Which wasn’t an answer to anything, and Amanda sill had one ReBoot left. “There’s a reason your sister doesn’t talk to her. Because Esther is awful. You know it, Jack. She’s selfish and self-serving. Your father spent decades trying to make her happy and he never succeeded. She doesn’t want to be happy. And she’s not nearly as helpless as she pretends.”
“She isn’t pretending!” Jack banged his fist on the table. “How are you going to feel when she breaks a hip, or crashes her car? I’m not sure you would care at all...”
She decided he hadn’t used up his ReBoots, after all.
“Even if she died! It would probably be a relief to you. Just because your mother moved to France with that new man of hers and maybe sends a postcard every few months. That’s what this is about, isn’t it? It just makes you sick that I still care about my mother and that she cares about me! I’m sorry about your family, I’m sorry they don’t treat you right. But what’s going on with my mother is real; she really is very old, she really does need our help.”
“You,” she said very quietly, “are pathetic. You know that, right? That woman is wrapped around you like a snake, and she’ll squeeze until she gets every last drop out of you. And you let her. What kind of man are you? You’re forty-five years old and you call your mother three, four times a week. It’s just pathetic.”
Both of them now staring openly at their wrists.
“Why don’t you grow a pair already?” Amanda said, and everything went dark.
* * *
“Egyptian, like Cleopatra.”
“I got an email from my mother.”
Jack saw Amanda check her wrist and scowl. Likely she was out of ReBoots. People couldn’t remember what had happened pre-Boot, but they could infer, and as he watched her scowl deepen, he understood. She was realizing that whatever she’d been trying to tell him just now, something about Egyptians, she must have tried before. And he’d interrupted her before, to talk about his mother’s email. She glared at him and got up from the table.

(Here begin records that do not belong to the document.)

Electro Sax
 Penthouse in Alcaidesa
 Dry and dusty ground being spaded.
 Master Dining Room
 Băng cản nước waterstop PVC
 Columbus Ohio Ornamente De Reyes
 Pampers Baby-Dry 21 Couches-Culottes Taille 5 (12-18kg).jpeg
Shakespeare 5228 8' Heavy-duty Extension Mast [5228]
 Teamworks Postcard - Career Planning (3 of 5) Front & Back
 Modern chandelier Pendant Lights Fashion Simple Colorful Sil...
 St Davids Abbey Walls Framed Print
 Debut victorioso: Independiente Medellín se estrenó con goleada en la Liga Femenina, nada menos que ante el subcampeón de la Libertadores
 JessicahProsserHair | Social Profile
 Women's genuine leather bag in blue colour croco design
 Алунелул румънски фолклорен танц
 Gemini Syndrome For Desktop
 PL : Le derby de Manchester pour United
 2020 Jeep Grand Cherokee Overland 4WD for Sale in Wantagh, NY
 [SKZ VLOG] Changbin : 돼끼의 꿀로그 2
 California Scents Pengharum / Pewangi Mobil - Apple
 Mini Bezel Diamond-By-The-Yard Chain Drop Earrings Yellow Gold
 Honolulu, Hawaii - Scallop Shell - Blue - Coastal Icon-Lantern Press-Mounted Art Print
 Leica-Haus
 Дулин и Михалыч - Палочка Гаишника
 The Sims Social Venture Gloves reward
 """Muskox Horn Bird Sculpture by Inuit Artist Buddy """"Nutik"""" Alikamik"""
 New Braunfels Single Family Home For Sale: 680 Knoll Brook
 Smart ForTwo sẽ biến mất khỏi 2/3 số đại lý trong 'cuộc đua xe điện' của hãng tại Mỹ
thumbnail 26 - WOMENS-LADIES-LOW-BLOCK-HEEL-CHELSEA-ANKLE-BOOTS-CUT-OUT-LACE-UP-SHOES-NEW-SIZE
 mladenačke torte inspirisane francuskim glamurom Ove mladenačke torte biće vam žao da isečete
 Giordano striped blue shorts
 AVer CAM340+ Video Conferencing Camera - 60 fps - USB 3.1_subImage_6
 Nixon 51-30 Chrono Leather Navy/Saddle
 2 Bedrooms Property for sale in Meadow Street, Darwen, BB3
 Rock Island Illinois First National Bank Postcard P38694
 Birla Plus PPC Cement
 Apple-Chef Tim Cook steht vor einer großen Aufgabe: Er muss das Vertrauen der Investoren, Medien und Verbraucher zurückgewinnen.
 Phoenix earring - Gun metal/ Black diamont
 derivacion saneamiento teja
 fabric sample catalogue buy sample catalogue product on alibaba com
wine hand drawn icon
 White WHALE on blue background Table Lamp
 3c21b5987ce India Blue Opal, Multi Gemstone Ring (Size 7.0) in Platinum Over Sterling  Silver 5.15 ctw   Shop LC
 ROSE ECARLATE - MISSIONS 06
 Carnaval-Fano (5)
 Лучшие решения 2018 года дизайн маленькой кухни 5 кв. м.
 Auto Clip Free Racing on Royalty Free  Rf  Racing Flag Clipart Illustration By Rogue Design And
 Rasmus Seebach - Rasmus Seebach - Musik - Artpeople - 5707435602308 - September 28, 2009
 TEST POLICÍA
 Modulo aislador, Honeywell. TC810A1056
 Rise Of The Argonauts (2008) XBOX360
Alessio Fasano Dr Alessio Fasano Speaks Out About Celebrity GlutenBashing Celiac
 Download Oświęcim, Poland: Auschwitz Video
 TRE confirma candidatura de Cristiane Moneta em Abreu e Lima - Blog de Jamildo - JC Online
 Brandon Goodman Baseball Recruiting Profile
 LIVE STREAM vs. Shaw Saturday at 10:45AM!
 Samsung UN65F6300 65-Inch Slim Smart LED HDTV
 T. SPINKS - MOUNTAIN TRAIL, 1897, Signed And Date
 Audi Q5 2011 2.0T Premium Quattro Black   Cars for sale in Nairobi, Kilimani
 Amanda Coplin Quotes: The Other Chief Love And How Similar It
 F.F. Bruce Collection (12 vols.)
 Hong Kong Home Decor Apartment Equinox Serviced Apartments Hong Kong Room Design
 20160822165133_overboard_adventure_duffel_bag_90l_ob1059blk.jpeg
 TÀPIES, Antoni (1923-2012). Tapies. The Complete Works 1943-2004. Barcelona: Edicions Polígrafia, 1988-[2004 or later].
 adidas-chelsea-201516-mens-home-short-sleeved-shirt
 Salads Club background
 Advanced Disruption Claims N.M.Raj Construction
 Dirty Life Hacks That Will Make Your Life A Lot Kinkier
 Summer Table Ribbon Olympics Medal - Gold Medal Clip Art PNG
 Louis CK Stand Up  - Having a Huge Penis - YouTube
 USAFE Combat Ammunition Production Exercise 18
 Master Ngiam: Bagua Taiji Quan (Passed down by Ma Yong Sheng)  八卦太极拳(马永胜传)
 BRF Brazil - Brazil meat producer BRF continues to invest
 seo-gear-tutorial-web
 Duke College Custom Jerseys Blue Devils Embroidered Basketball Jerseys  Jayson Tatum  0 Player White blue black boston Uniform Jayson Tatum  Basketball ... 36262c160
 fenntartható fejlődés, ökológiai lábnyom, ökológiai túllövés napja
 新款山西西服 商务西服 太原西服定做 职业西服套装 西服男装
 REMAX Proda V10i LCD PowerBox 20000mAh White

“Go sit on the couch,” she said and when he did, she walked out the front door with the car keys dangling from her hand. She was back a minute later carrying a cardboard box. She set it down on the coffee table and the flaps bulged, like something was pushing at them from inside the box. “I already named her Cleo.”
The kitten was just a few months old, a tortoiseshell patchwork of deep espresso and glowing salmon-pink. Big green eyes that slanted up at the corners. Amanda placed the kitten on Jack’s lap and it turned circles twice, then curled itself down into a little ball and purred contentedly. Jack stroked its head and back, tentatively at first and then with more confidence. The kitten yawned and stretched, looking up at him with those huge green eyes, then curled back into a purring little fluffball.
He looked at her with a crooked grin. “My mother’s allergic to cats,” he said.
Cleo rolled halfway on her side, and he petted her exposed belly. She extended a languid paw and pushed against his chest.
Jack still had a ReBoot left, but didn’t see any reason to use it. He’d clearly been outplayed, and if he saved it, maybe they could have sex twice tonight. He stroked Cleo’s back, scratched behind her ears.
“I guess Mom will have to stay in her house a while longer,” he said.